Work item: Keep each entry exactly as written when you repeat it, and skip the images.

Data:
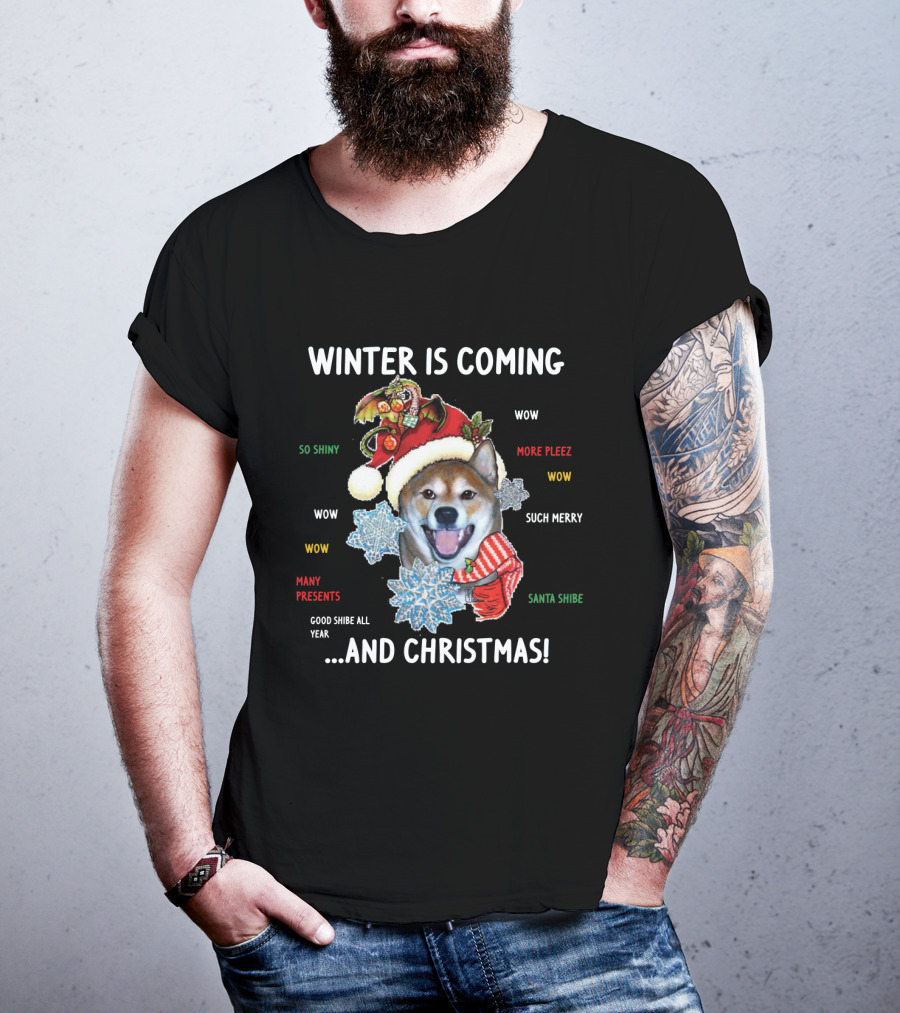 Winter Is Coming Shiba Inu Christmas Wow Santa Shibe Many Presents Such Merry T-Shirt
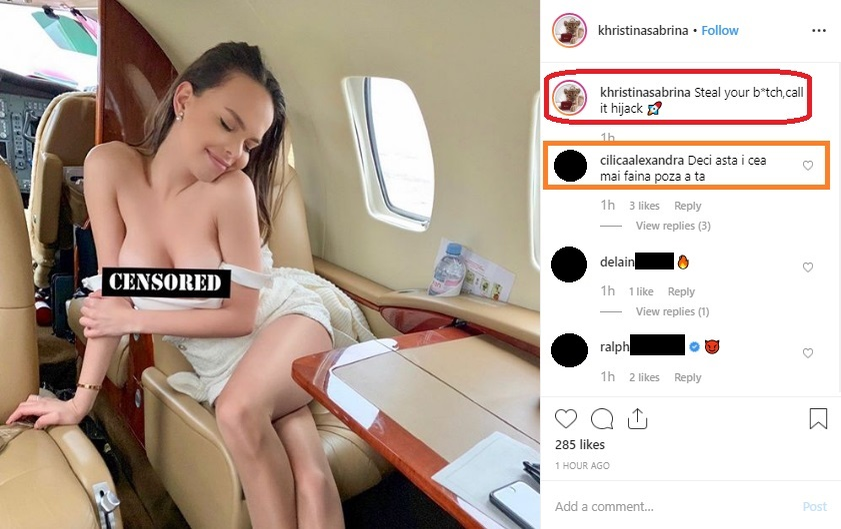 Barbie de România a pozat topless într-un avion de lux. Ce răspuns i-a dat unei prietene care i-a lăsat un comentariu sincer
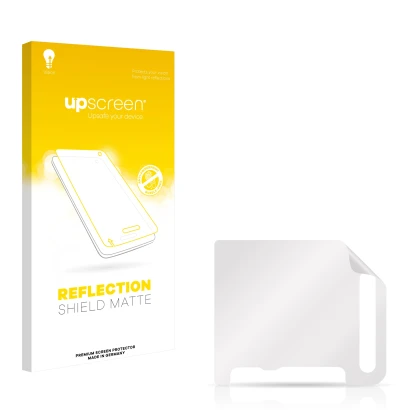 Face avant d’un emballage produit avec le logo de la marque upscreen. À côté se trouve la protection d’écran correspondante.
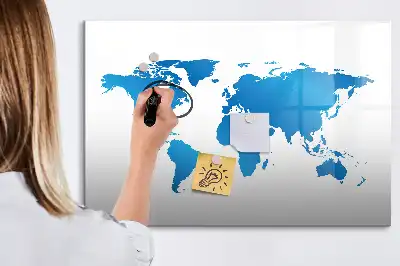 Mapa del mundo pizarra magnética de pared con rotulador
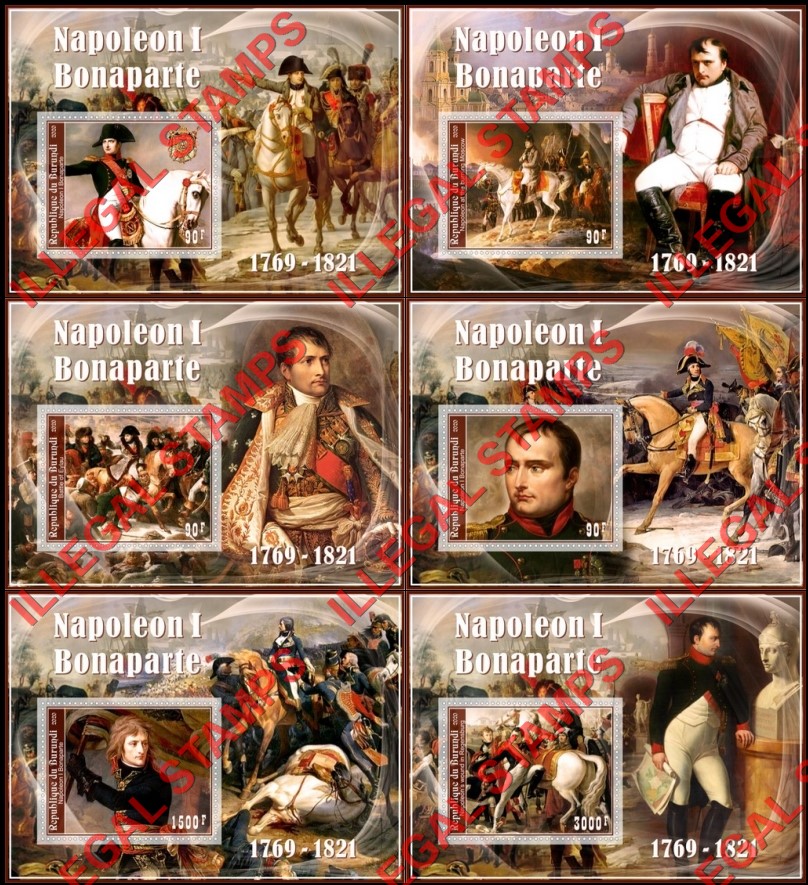 Burundi 2020 Napoleon Bonaparte (different) Counterfeit Illegal Stamp Souvenir Sheets of 1 Burundi 2020 Napoleon Bonaparte (different) Counterfeit Illegal Stamp Souvenir Sheets of 1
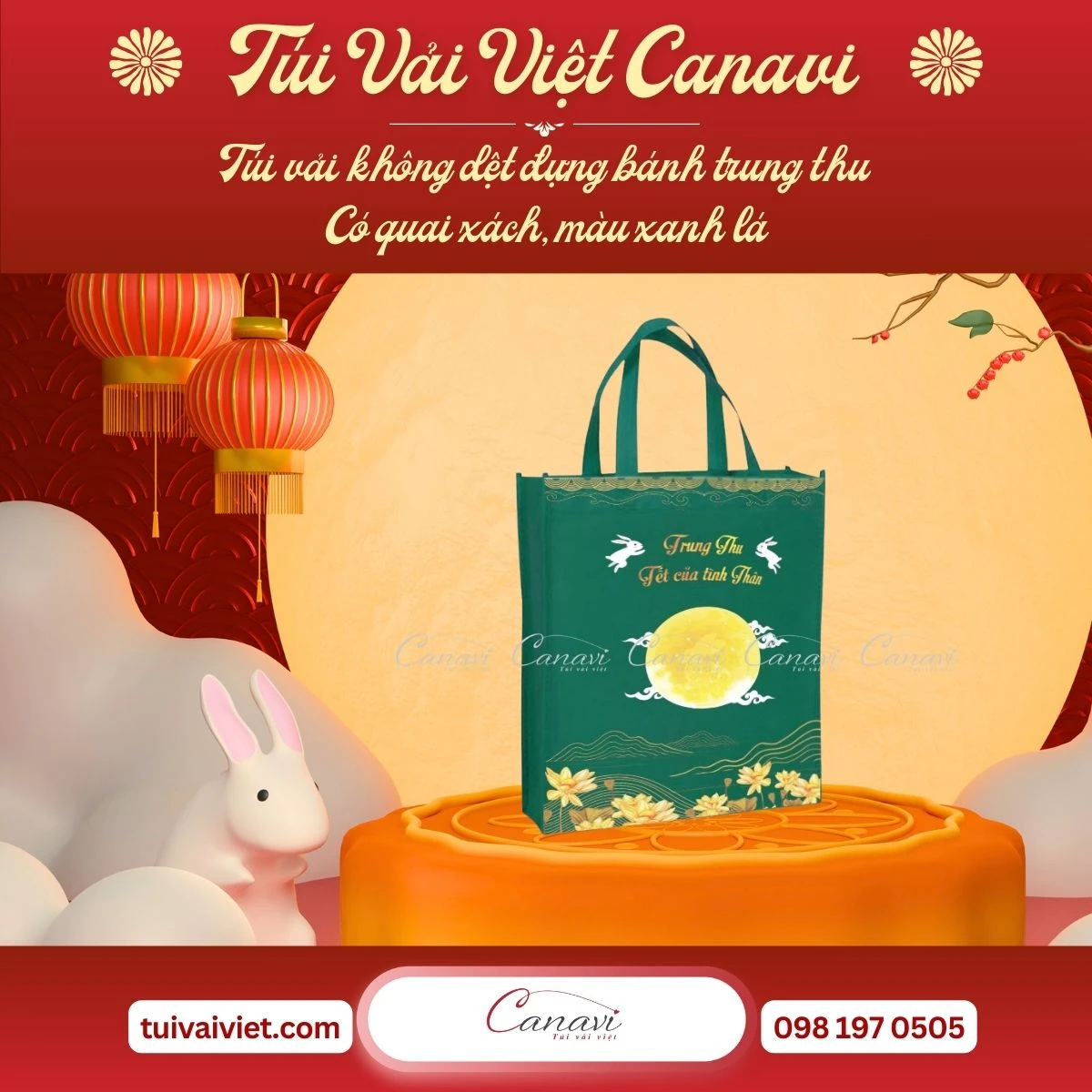 Túi vải không dệt có quai xách tiện lợi, chắc chắn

Task result:
 Winter Is Coming Shiba Inu Christmas Wow Santa Shibe Many Presents Such Merry T-Shirt
 Barbie de România a pozat topless într-un avion de lux. Ce răspuns i-a dat unei prietene care i-a lăsat un comentariu sincer
 Face avant d’un emballage produit avec le logo de la marque upscreen. À côté se trouve la protection d’écran correspondante.
 Mapa del mundo pizarra magnética de pared con rotulador
 Burundi 2020 Napoleon Bonaparte (different) Counterfeit Illegal Stamp Souvenir Sheets of 1 Burundi 2020 Napoleon Bonaparte (different) Counterfeit Illegal Stamp Souvenir Sheets of 1
 Túi vải không dệt có quai xách tiện lợi, chắc chắn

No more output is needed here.